Not that he’s reducing himself to a lunk-headed onstage character; now that it’s clear he’s in on the joke of his own goofball success, the macho harangues and half-assed imitations serve more to inject facets of his own personality. Anyone who readily admits, “You gotta be dumb to be willing to get onstage with a microphone, tell your opinions to a bunch of strangers and hope they laugh. You gotta be some kind of weirdo,” comes from a place of gut-punch honesty. As a man, he’s clearly got issues. As a comic, he’s got more than a touch of genius.

Christopher Titus

The 5th Annual End of the World Tour (CD)

4 stars

Dave Chappelle may have taken the stage for a marathon six-plus hours at LA’s Laugh Factory last month, but Christopher Titus delivers his own going-the-distance performance with World, two discs of epic comedic proportions. Sounding like an amped-up cross between David Spade and Mitch Hedberg, he takes another step in his comedic evolution, from surface-deep observationist to dark family historian to examiner of interpersonal relationships within a sociopolitical context.

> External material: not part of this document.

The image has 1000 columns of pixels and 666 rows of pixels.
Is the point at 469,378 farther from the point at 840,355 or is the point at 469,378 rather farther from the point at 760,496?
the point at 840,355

Industry wisdom concedes that comics soften when they have children. Titus seems to have bucked the curse, dissecting the pregnancy with abandon. The birth occurs so quickly—“like a crackhead threatened with rehab, like a Cambodian lap-dancer at the ping-pong championships”—his daughter is left swinging in midair: “It’s a baby, swinging on my wife’s crotch, man. Pick it up! It’s not Cervix du Soleil, man! Pick it up!”

Titus takes on SARS, mad cows, anthrax, Xanax, WMDs, gas-price hikes, racist Survivors, Terri Schiavo, global policy and George Bush (“Throughout history, great hardship has created great leadership. In this man’s case, it’s created a Special Olympics honorable mention”). Then it’s war, war and war. Yet throughout, his deceased father and toddler daughter are never far from his mind. Comparable to a one-man Daily Show, Titus is nonstop, infinitely relatable, devoted and scared as hell about the future of this post-9/11 world. The loopy voices and zany demeanor may dull his message, but that’s what makes it, you know, comedy, as well as remarkably poignant.